Article L.1412-1 du Code de la Santé publique
(Loi nº 2004-800 du 6 août 2004 art. 1er, au Journal Officiel du 7 août 2004)
« Le Comité consultatif national d’éthique pour les sciences de la vie et de la santé a pour mission de donner des avis sur les problèmes éthiques et les questions de société soulevés par les progrès de la connaissance dans les domaines de la biologie, de la médecine et de la santé. »

Article R.1412-6 du Code de la Santé publique
(Décret nº 2005-390 du 28 avril 2005 art. 1er, au Journal Officiel du 29 avril 2005)
« Au sein du comité, une section technique instruit les dossiers inscrits à l’ordre du jour par le président. La section technique a compétence, dans les conditions fixées par le règlement intérieur du comité, pour traiter les autres dossiers dont le comité est saisi. »



— Le courrier de René Major ci-dessous a donné lieu à un courrier de réponse du CCNE par Didier Sicard : voir la page spécifique reproduisant le courrier de réponse, à la suite duquel figure le bref courrier en réplique par René Major.

— La publication de ces courriers (demande de saisine par René Major, réponse du CCNE par Didier Sicard et réplique par René Major) sera suivie prochainement de celles d’observations exhaustives « pour ordre » par François-R. Dupond Muzart adressées au CCNE, document consultable sur site tiers ou qui sera directement publié ici.




1. — Demande de saisine du CCNE par René Major, 1er octobre 2007 : — cf. aussi 2 - 3 - 4



Institut des Hautes Études en Psychanalyse


The Institute for Advanced Psychoanalytic Studies

Association selon Loi du 1er juillet 1901

http://www.IHEP.fr/

Paris, le 1er octobre 2007 — remise/récépissé

Monsieur le Professeur Didier Sicard

Président du Comité consultatif national d’Éthique

9, rue Saint-Georges

75009 Paris

Art. L. 1412-1 & R. 1412-4 du Code de la Santé publique

Monsieur le Président,

La présentation de la psychanalyse et de « psychothérapies » ou thérapies « analytiques » distinctes mais prétendues en être tirées, et même « scientifiquement » tirées, dans plusieurs rapports officiels et projets de décrets établis par des institutions, des agents ou des « experts », soulève des questions éthiques qui semblent mériter d’être posées au Comité consultatif national d’éthique pour les sciences de la vie et de la santé.

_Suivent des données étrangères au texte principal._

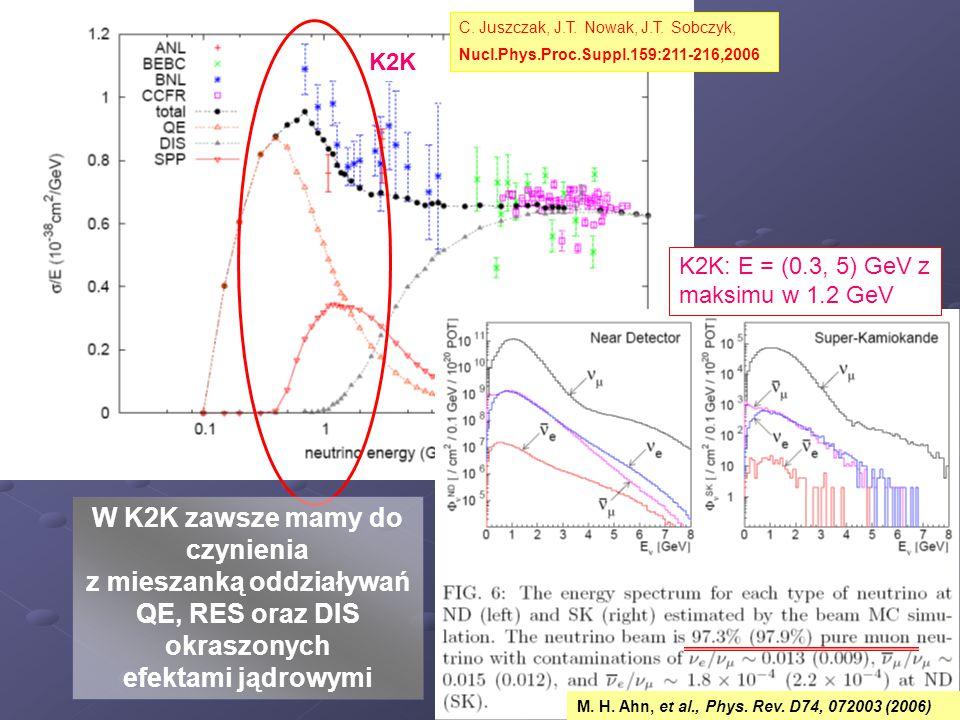 C. Juszczak, J.T. Nowak, J.T. Sobczyk, Nucl.Phys.Proc.Suppl.159:211-216,2006 K2K K2K: E = (0.3, 5) GeV z maksimu w 1.2 GeV M. H. Ahn, et al., Phys. Re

Les extraits ci-annexés de pièces précitées sont de nature à montrer l’étendue de ces questions.

Les experts et autorités de santé introduisent à propos de la psychanalyse une certaine notion de science qui, n’étant pas questionnée comme telle, se réduit à un modèle particulier : le modèle médical. Celui-ci ne pouvant s’appliquer à la pratique de la psychanalyse lui demeure inopposable.

Par un nouvel argument médical de « validation scientifique » selon progrès de la connaissance allégués, l’on semble vouloir faire rentrer par l’« expertise » ce qui, depuis 1978 au moins, a été écarté par décisions juridictionnelles : les prétentions à l’hégémonie médicale sur la psychanalyse.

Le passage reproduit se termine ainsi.